FRAGMENTO DEL DOCUMENTO —
·····
Estamos entrando en una desorientada inestabilidad debido a la variable información que, cada día, nos va llegando sobre el Covid-19, es por ello que he querido desviarme de la linde que nos tiene en este impasse, yéndome por otros derroteros sobre lo que hoy o siempre ha supuesto posicionarse en un estado de opinión, de «crítica de la razón pura» o no, pero de ese sano ejercicio que es la libertad de desarrollar y comunicar un pensamiento, un criterio de nuestras verdades relativas que, en boca de Ortega y Gasset, serían en detrimento de las que fueran absolutas pero que, en cualquier caso, las debemos de defender aunque sea a riesgo de equivocarnos.

Cultivar la crítica u opinar de manera positiva o negativa, es uno de los ejercicios más saludables que puede practicar cualquiera, tanto como llevar una dieta mediterránea. Hacer ese ejercicio ayuda a mejorar nuestro intelecto, a posicionarse en un estado reflexivo hacia el conocimiento de la realidad, si además va acompañada con una voluntad de imparcialidad y de probidad, pues miel sobre hojuelas. Fomentaremos un estado de crédito y respeto. Sin embargo para que cumpla con sus objetivos no debe de estar condicionada por factores externos que impidan su desarrollo.

La opinión crítica tiene la posibilidad de arrojar luz sobre aquello que forma parte de nuestras vidas, aportando sapiencia sobre fundamentos como el arte, la ciencia, la ética, la economía o la política. Su herramienta más preciada es el lenguaje, imprescindible para comunicar, convencer y persuadir, pero éste debería de estar basado en la objetividad.

Los sofistas en la antigüedad practicaron una locución con dotes de retórica y dialéctica llegando a conseguir gran influencia en la población; salvando las distancias, se podría decir que es algo inherente en nuestro devenir. Hoy estamos acostumbrados a ver, oír y leer opiniones en todos los medios existentes de comunicación, esta maquinaria se ha convertido, en muchos casos, cuando se da en formato de debate, en pasatiempo de tendencias, pero sin el disfrute que ofrecían los clásicos eruditos de la antigüedad. A pesar de ello no dejan de ser referencias elocuentes por los diferentes posicionamientos que se manifiestan. La práctica de la crítica permite un desarrollo positivo y sostenible en una sociedad democrática, pero es necesario un grado de erudición para que se active la intuición y la perspicacia y además sea ilustrativa.
·····
INFORMACIÓN PROPORCIONADA —
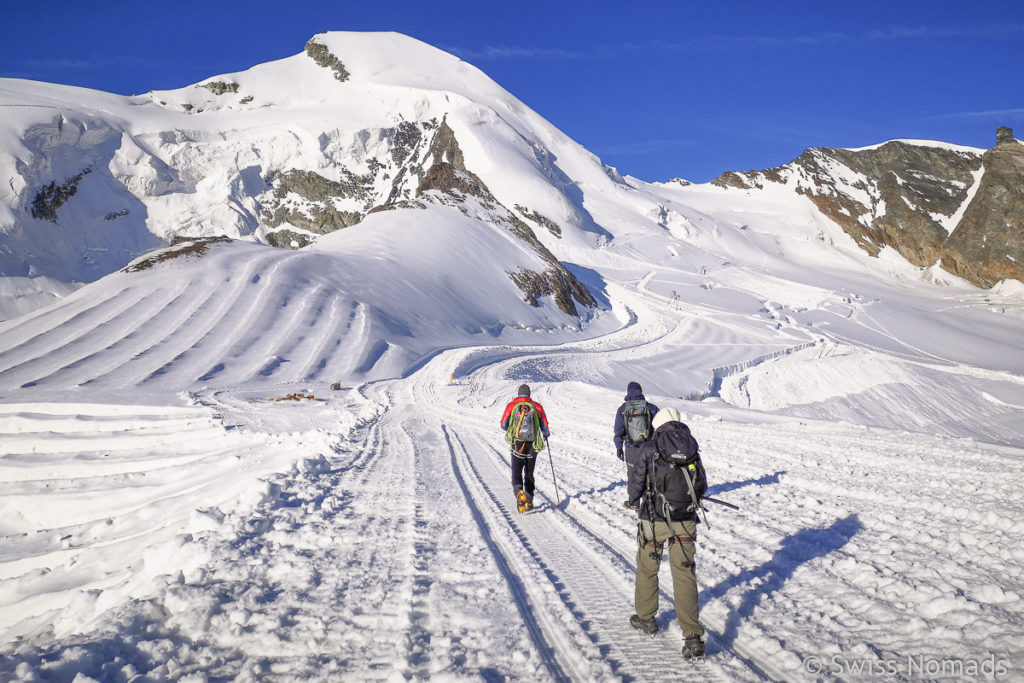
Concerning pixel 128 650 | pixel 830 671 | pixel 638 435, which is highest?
pixel 638 435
·····
EXPLORA EL MATERIAL —
A: Reescribe el fragmento desde "Estamos entrando en" hasta "riesgo de equivocarnos.", poniendo "coronavirus" en lugar de "Covid-19".
B: Según el fragmento, ¿cuál es la herramienta más preciada de la opinión crítica?
Para responder, usa únicamente el fragmento.

RESPUESTAS NUMERADAS —
A:
Estamos entrando en una desorientada inestabilidad debido a la variable información que, cada día, nos va llegando sobre el coronavirus, es por ello que he querido desviarme de la linde que nos tiene en este impasse, yéndome por otros derroteros sobre lo que hoy o siempre ha supuesto posicionarse en un estado de opinión, de «crítica de la razón pura» o no, pero de ese sano ejercicio que es la libertad de desarrollar y comunicar un pensamiento, un criterio de nuestras verdades relativas que, en boca de Ortega y Gasset, serían en detrimento de las que fueran absolutas pero que, en cualquier caso, las debemos de defender aunque sea a riesgo de equivocarnos.

B: El lenguaje.